TASK DESCRIPTION: Copy out every line of the records below word for word, omitting the pictures.

'''

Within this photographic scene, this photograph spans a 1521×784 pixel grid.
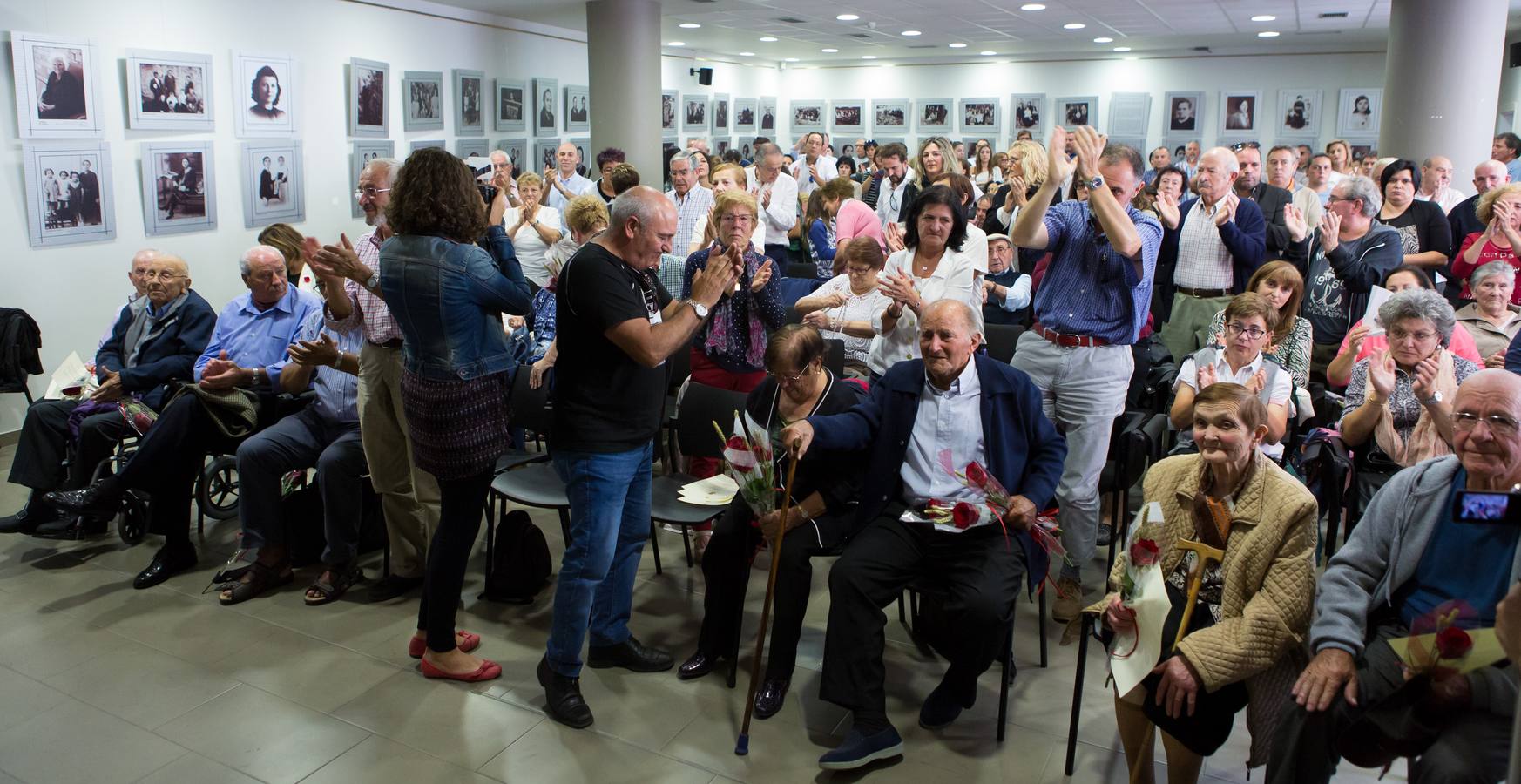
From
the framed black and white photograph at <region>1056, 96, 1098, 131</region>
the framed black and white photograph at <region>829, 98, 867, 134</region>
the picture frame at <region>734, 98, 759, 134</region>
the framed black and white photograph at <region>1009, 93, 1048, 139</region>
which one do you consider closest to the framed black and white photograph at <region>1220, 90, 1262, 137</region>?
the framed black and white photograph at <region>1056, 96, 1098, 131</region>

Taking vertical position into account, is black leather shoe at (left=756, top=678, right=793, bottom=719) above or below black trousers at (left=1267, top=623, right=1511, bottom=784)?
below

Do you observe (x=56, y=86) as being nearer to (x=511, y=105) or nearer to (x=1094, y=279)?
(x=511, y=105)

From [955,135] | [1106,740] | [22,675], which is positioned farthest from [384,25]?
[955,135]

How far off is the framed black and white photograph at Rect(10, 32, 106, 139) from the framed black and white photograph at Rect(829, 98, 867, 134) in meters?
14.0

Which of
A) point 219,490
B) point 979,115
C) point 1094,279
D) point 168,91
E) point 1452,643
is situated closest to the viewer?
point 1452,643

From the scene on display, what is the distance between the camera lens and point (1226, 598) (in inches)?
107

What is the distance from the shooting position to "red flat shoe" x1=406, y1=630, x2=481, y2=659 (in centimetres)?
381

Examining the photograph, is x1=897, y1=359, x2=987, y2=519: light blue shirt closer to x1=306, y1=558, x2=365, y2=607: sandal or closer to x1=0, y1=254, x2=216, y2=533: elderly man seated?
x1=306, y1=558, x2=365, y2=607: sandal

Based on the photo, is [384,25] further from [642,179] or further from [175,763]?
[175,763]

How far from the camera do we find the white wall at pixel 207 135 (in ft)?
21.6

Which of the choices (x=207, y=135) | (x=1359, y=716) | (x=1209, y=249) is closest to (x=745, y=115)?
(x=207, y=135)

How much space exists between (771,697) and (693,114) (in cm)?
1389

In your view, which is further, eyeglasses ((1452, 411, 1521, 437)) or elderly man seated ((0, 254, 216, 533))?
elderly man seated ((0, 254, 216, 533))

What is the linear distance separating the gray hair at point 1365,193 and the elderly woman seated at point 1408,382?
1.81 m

'''

REPLY TO THE TASK:
Within this photographic scene, this photograph spans a 1521×784 pixel grid.
From
the framed black and white photograph at <region>1056, 96, 1098, 131</region>
the framed black and white photograph at <region>829, 98, 867, 134</region>
the picture frame at <region>734, 98, 759, 134</region>
the framed black and white photograph at <region>1009, 93, 1048, 139</region>
which one do you consider closest to the framed black and white photograph at <region>1220, 90, 1262, 137</region>?
the framed black and white photograph at <region>1056, 96, 1098, 131</region>

Taking vertical position into account, is black leather shoe at (left=756, top=678, right=793, bottom=719) above or below black trousers at (left=1267, top=623, right=1511, bottom=784)?
below

Do you observe (x=56, y=86) as being nearer to (x=511, y=105) or nearer to (x=1094, y=279)?
(x=511, y=105)

From [955,135] | [1106,740] | [22,675], which is positioned farthest from [384,25]?
[955,135]

How far off is the framed black and white photograph at Rect(10, 32, 106, 139) from the framed black and white photograph at Rect(829, 98, 867, 134) in meters?
14.0

Which of
A) point 219,490
B) point 979,115
C) point 1094,279
D) point 168,91
E) point 1452,643
is situated closest to the viewer?
point 1452,643

From the scene on display, what is the distance between the camera lens and point (1226, 598) (in inches)?
107

What is the distance from the shooting position to "red flat shoe" x1=406, y1=630, x2=481, y2=659 (in centimetres)?
381

Examining the photograph, is x1=897, y1=359, x2=987, y2=519: light blue shirt closer to x1=306, y1=558, x2=365, y2=607: sandal or closer to x1=0, y1=254, x2=216, y2=533: elderly man seated?
x1=306, y1=558, x2=365, y2=607: sandal

Based on the photo, is [384,25] further from [642,179] or further from [175,763]?
[175,763]

How far from the camera do we find the white wall at pixel 207 135 (in ft)?
21.6

Which of the choices (x=207, y=135) | (x=1359, y=716) | (x=1209, y=249) is closest to (x=745, y=115)?
(x=207, y=135)

How much space exists between (771,697) and (693,114) (in cm)?
1389

In your view, which is further, eyeglasses ((1452, 411, 1521, 437)) or elderly man seated ((0, 254, 216, 533))?
elderly man seated ((0, 254, 216, 533))

What is the linear distance separating the gray hair at point 1365,193 and the elderly woman seated at point 1408,382?
1.81 m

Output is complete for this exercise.